Continue aggressioni nei confronti della ex moglie. È addirittura evaso dai domiciliari per raggiungerla e minacciarla anche con un coltello. Questa volta per lui, un cinquantottenne di Frosinone si sono aperte le porte del carcere di Frosinone.
I carabinieri del Nor – Sezione radiomobile di Frosinone hanno arrestato l'uomo venerdì scorso, in esecuzione di un'ordinanza del Tribunale di sorveglianza di Frosinone. L'accusa è di violazione del regime della detenzione domiciliare, e atti persecutori nei confronti della ex moglie.

I fatti
I militari operanti, a seguito di attività investigativa, hanno raccolto elementi indiziari a carico del cinquantottenne, responsabile di ripetute aggressioni ai danni della ex moglie nelle scorse settimane violando, inoltre, la detenzione domiciliare a cui era sottoposto.
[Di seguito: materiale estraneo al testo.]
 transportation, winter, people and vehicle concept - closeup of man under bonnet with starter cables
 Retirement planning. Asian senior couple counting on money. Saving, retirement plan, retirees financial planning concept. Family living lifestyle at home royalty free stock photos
L'arrestato, al termine delle formalità di rito, e secondo quanto disposto dal Tribunale di Frosinone, è stato tradotto nella Casa circondariale di Frosinone. L'uomo è difeso dall'avvocato Marco Maietta. l'accusa, quindi, è di atti persecutori nei confronti della ex moglie, ma anche violazione del regime della detenzione domiciliare.

Infatti, il frusinate nonostante fosse sottoposto alla misura dei domiciliari, ha raggiunto la donna e ha continuato a minacciarla. Durante l'ultimo episodio l'ha minacciata anche con un coltello. Un incubo per la frusinate, costretta a subire nel tempo diverse aggressioni.